In recent years, the U.S. Securities and Exchange Commission has denied many requests to introduce spot bitcoin exchange-traded funds (ETFs), citing concerns about market manipulation.
However, there have been more indications in recent months that authorities are ready to approve at least some of the 13 planned spot bitcoin exchange-traded funds (ETFs). It is anticipated that a decision will be made in early January.
According to Chris Weston, head of research at Pepperstone, there would be an obvious and quick fall in response to a potential rejection.
"However, should we see the green light the obvious question is whether we get a buy-the-rumour, sell-on-fact scenario playout or whether it promotes another leg higher," he added in a note.

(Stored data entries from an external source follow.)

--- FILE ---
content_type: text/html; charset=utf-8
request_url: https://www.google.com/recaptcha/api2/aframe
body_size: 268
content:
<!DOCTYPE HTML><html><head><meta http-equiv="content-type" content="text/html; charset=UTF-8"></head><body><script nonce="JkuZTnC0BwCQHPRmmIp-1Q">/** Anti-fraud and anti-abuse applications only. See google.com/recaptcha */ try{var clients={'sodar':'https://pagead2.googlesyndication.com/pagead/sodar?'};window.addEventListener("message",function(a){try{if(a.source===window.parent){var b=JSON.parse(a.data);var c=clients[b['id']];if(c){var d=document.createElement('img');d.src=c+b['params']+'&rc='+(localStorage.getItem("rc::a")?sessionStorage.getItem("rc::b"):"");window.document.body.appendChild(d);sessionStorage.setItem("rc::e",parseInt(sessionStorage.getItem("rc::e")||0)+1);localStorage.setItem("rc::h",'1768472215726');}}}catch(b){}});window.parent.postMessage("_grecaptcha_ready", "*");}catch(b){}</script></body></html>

Growing expectations that major central banks will lower interest rates this year have also helped cryptocurrencies recover, dispelling some of the pessimism that had enveloped the market after FTX's collapse and other 2022 crypto-business flops.
According to Markus Thielen, founder of digital asset research firm 10x Research, bitcoin tends to do well during U.S. election years, coinciding with cycles of the cryptocurrency's halving in 2012, 2016, and 2020, therefore crypto markets could continue their gains in 2024.